WORK TO COMPLETE:
1. Using the thread below on removing "www." through a rewrite rule, answer these:
(a) Which operating system version is the server running?
(b) In which file is the redirect being set up for the whole server?
(c) Which organization does the reply say is opening up the TLDs?
2. From the thread below on removing "www." through a rewrite rule, reproduce the stretch from "Message Too Old, No" through "10:23 pm on Jul 22, 2008 (gmt 0)".
3. State whether each statement agrees with the thread below on removing "www." through a rewrite rule. Answer yes or no, and quote the words that decide it.
(a) The reply finds fault with both suggested rules.
(b) The reply advises doing the canonicalization centrally rather than for each host.
(c) The first post was made at 10:23 pm on Jul 22, 2008.

EXTRACT TO READ:
=====

Forum Moderators: phranque

Message Too Old, No Replies

Adding New Rewrite Rule for Newbie in httpd.conf

How to add generic rewrite rule to remove www. from domains via 301 redirec

         

cenocre

10:23 pm on Jul 22, 2008 (gmt 0)

10+ Year Member



We have been trying to do a universal 301 redirect on Apache (Mac OS X Server 10.4.11) to redirect all domains from www.domain.com to domain.com to improve search engine rankings. We are doing it centrally for the server in httpd.conf so that we only need one rule for all domains.

This is what the default looks like in httpd.conf

<IfModule mod_rewrite.c>
RewriteEngine On
RewriteCond %{REQUEST_METHOD} ^TRACE
RewriteRule .* - [F]
</IfModule>

Below are the two rules that have been suggested and I want to add one to the above configuration. Which rule looks better and how do I add one of them?

RewriteCond %{HTTP_HOST} ^www\.(.+)$ [NC]
RewriteRule ^(.*)$ [%1...] [R=301,L]

OR

RewriteCond %{HTTP_HOST} ^www\.(.*)
RewriteRule ^(.*)$ [%1...] [R=301,L]

Also, would anything additional have to be done to the server, such as modifying the individual host files?

jdMorgan

11:09 pm on Jul 22, 2008 (gmt 0)

WebmasterWorld Senior Member 10+ Year Member



Both rules are flawed if you want fully-canonicalize the domain name. I'd suggest:

RewriteCond %{HTTP_HOST} ^www\.([^.]+(\.[^.:]+)+)(\.?:[0-9]+)?$ [NC]
RewriteRule ^/(.*)$ http://%1/$1 [R=301,L]

The reason you need to use this more-complex form is that the following would all be perfectly-valid values for the HTTP_HOST variable:
domain.com
domain.co.uk
domain.com.
domain.com:80
domain.com.:80
www.domain.com
www.domain.com.:80
etc.

You should also consider the possibility that bogus or incorrect subdomains might be prepended to the domain name or appended to the "www" -- For example, foo.example.com or www.foo.example.com. However, since the hostname has to be fully parsed to detect this, and since ICANN is opening up the TLDs so that just about anything will be able to be registered as a TLD, it would be easier to do this canonicalization on a per-host basis, and redirect all but the canonical hostname. This also makes it possible to detect and redirect accesses via IP address, if your hosts will have unique IP addresses. For example, in the VirtualHost container:


RewriteCond %{HTTP_HOST} .

=====

MATERIAL PROVIDED:
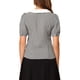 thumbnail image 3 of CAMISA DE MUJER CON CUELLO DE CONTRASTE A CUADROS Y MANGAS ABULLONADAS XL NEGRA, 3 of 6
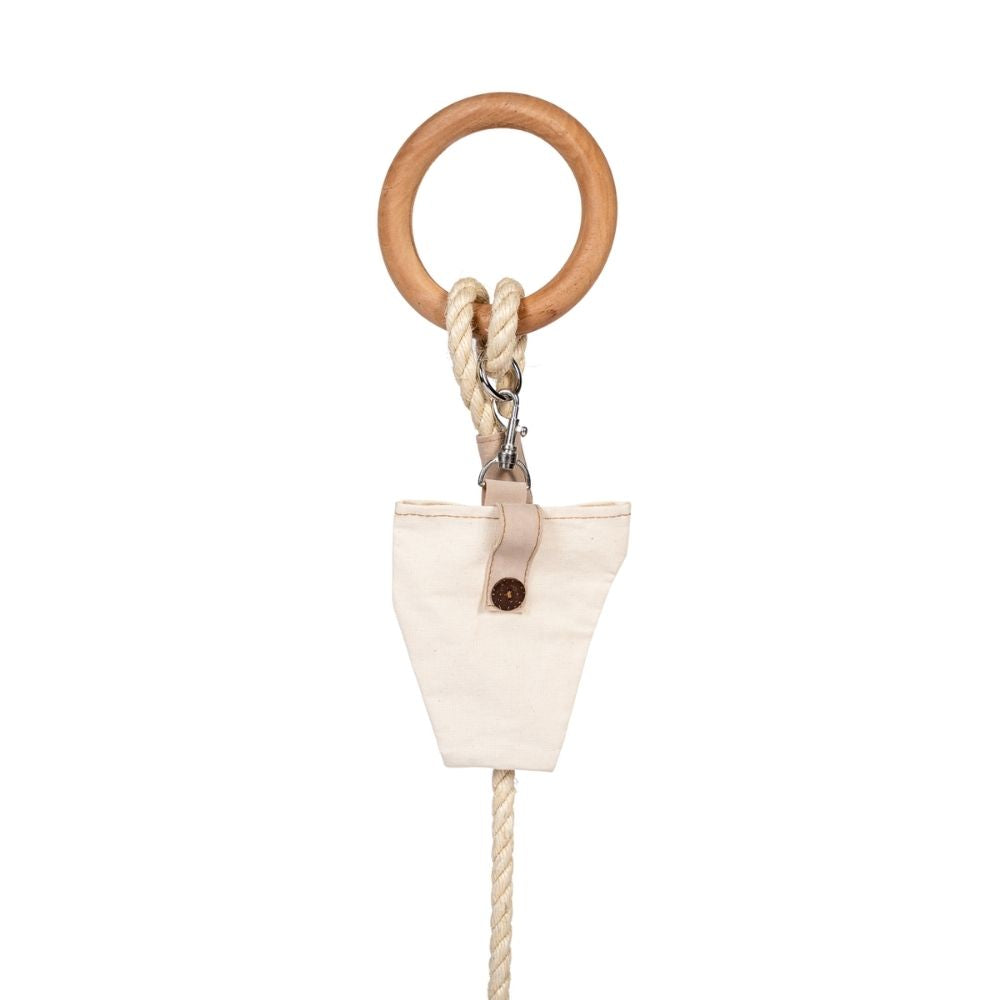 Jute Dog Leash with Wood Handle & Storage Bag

=====

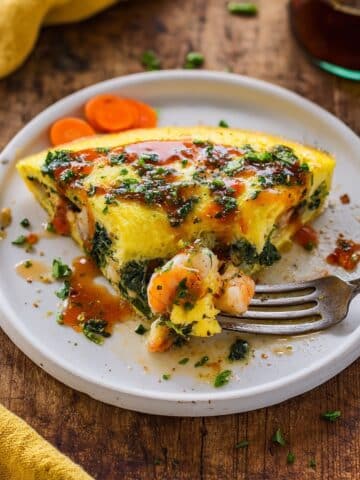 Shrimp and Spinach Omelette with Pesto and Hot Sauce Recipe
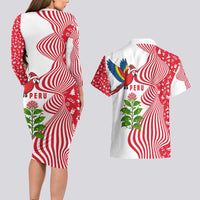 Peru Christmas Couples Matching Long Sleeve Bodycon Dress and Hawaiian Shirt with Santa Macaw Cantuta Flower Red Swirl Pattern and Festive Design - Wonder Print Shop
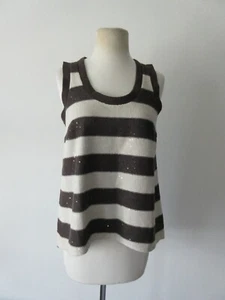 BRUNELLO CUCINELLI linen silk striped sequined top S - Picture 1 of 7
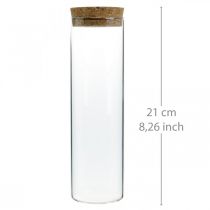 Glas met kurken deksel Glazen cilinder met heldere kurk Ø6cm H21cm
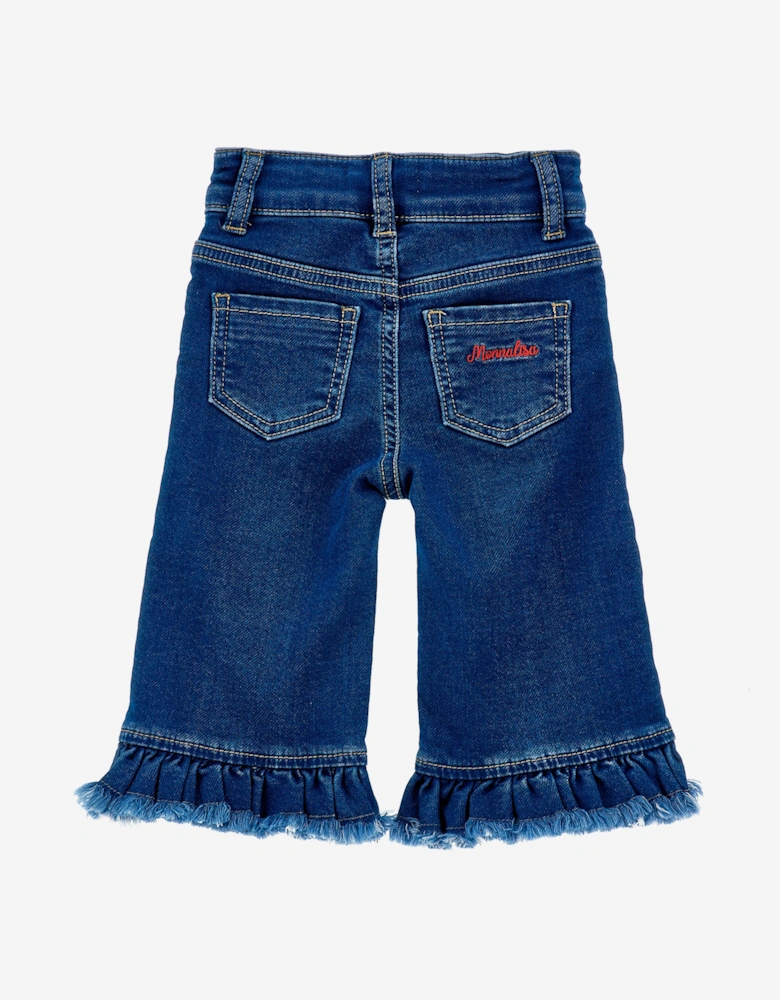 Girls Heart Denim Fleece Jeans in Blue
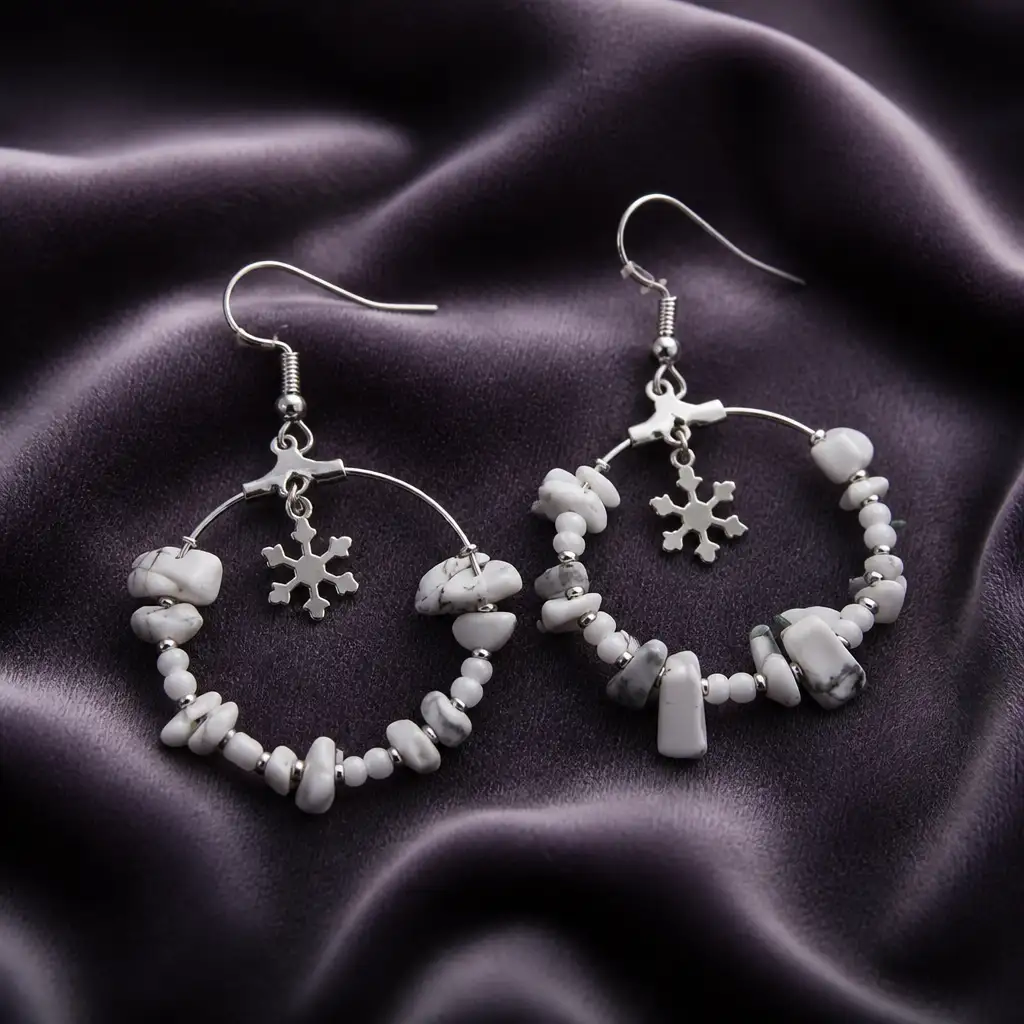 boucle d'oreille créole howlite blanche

=====

ANSWERS BY ITEM:
1.
(a) Mac OS X Server 10.4.11
(b) httpd.conf
(c) ICANN

2.
Message Too Old, No Replies

Adding New Rewrite Rule for Newbie in httpd.conf

How to add generic rewrite rule to remove www. from domains via 301 redirec

         

cenocre

10:23 pm on Jul 22, 2008 (gmt 0)

3.
(a) Yes: "Both rules are flawed if you want fully-canonicalize the domain name."
(b) No: "it would be easier to do this canonicalization on a per-host basis, and redirect all but the canonical hostname."
(c) Yes: "10:23 pm on Jul 22, 2008 (gmt 0)"